Thanks for all the kind words to you all also.

:thumb:


----------



## Brooklands (Jun 12, 2010)

willwad82 said:


> I have decided to give the car the clean of its life.
> 
> Going to do a simple polish on a white hex pad to remove some light marks using Gliptone polish.
> 
> ...


Looking forward to seeing the results - may the force be with you!


----------



## MarkSmith (Dec 17, 2010)

willwad82 said:


> I have decided to give the car the clean of its life.
> 
> Going to do a simple polish on a white hex pad to remove some light marks using Gliptone polish.
> 
> ...


This is going to look awesome mate, cant wait to see the pics and hear how it goes.
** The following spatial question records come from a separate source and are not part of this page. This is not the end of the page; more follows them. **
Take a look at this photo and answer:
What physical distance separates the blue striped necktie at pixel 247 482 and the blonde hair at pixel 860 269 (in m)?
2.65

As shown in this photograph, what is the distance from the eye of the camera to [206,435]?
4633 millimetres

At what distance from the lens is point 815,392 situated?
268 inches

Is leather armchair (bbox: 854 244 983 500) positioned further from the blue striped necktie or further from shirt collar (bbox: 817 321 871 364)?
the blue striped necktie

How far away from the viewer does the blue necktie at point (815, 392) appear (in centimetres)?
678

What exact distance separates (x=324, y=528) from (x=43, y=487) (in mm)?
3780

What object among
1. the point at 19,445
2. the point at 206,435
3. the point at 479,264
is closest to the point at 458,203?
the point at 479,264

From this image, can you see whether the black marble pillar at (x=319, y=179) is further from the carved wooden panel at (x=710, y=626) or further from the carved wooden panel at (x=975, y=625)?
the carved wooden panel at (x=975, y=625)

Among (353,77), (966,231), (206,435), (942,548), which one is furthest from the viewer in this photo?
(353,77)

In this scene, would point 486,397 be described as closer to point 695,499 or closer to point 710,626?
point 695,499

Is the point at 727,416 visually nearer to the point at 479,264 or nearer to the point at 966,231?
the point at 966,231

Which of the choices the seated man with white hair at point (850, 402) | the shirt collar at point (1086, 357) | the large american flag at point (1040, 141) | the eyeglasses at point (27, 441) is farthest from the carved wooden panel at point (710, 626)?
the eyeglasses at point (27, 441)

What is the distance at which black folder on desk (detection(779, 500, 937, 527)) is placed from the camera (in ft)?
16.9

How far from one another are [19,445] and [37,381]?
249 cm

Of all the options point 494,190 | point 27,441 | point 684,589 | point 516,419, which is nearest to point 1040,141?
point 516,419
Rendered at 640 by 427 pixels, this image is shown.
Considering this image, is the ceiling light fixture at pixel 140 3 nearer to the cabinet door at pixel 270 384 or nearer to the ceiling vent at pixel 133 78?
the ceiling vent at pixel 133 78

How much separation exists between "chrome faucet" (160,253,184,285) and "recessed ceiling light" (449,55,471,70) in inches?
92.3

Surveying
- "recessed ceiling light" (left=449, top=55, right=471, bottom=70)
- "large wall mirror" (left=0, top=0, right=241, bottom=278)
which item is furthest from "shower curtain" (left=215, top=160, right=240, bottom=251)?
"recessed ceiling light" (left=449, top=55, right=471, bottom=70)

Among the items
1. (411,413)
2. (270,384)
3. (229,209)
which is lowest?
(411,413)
Chris is going to be over the moon 

Nice one mate


----------



## Tips (Mar 27, 2011)

Wow - I don't even do that kind of work on my own car :buffer:

Brill stuff :thumb:


----------



## darren1229 (Jun 8, 2012)

:detailer:

Top man!!


----------



## PootleFlump (Jan 1, 2006)

Good on you but be careful. I loved my neighbour, unfortunately her husband found out and all hell broke loose


----------



## Big Buffer (Jan 1, 2011)

Ha ha good story


----------



## themk2 (Apr 15, 2012)

PootleFlump said:


> Good on you but be careful. I loved my neighbour, unfortunately her husband found out and all hell broke loose


:lol::lol::lol:


----------